▶ Task details: Reproduce all the entries precisely.

▶ Task data:
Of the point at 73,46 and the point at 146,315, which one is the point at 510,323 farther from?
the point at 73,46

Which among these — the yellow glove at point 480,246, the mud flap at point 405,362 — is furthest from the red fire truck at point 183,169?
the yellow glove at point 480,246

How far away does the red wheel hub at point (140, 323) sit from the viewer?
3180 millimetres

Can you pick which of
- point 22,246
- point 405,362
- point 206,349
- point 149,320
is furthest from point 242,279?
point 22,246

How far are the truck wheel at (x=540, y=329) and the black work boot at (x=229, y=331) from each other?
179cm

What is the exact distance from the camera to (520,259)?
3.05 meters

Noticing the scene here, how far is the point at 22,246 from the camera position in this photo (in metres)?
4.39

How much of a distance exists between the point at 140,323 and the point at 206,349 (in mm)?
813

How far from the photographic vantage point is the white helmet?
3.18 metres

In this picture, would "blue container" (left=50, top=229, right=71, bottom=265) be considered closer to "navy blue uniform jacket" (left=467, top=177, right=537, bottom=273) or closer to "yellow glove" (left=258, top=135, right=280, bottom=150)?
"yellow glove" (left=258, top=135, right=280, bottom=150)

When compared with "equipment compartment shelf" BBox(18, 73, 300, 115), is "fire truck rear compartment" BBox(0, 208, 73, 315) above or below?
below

▶ Finished exercise:
Of the point at 73,46 and the point at 146,315, which one is the point at 510,323 farther from?
the point at 73,46

Which among these — the yellow glove at point 480,246, the mud flap at point 405,362 — is furthest from the red fire truck at point 183,169?
the yellow glove at point 480,246

How far away does the red wheel hub at point (140, 323) sit from the viewer?
3180 millimetres

Can you pick which of
- point 22,246
- point 405,362
- point 206,349
- point 149,320
is furthest from point 242,279?
point 22,246

How far are the truck wheel at (x=540, y=329) and the black work boot at (x=229, y=331) from each other?
179cm

What is the exact distance from the camera to (520,259)?
3.05 meters

Noticing the scene here, how far is the point at 22,246 from the camera position in this photo (in metres)?
4.39

How much of a distance exists between the point at 140,323 and the point at 206,349 (in mm)?
813

How far from the photographic vantage point is the white helmet?
3.18 metres

In this picture, would "blue container" (left=50, top=229, right=71, bottom=265) be considered closer to "navy blue uniform jacket" (left=467, top=177, right=537, bottom=273) or closer to "yellow glove" (left=258, top=135, right=280, bottom=150)?
"yellow glove" (left=258, top=135, right=280, bottom=150)

When compared with "equipment compartment shelf" BBox(18, 73, 300, 115), is "fire truck rear compartment" BBox(0, 208, 73, 315) above or below?
below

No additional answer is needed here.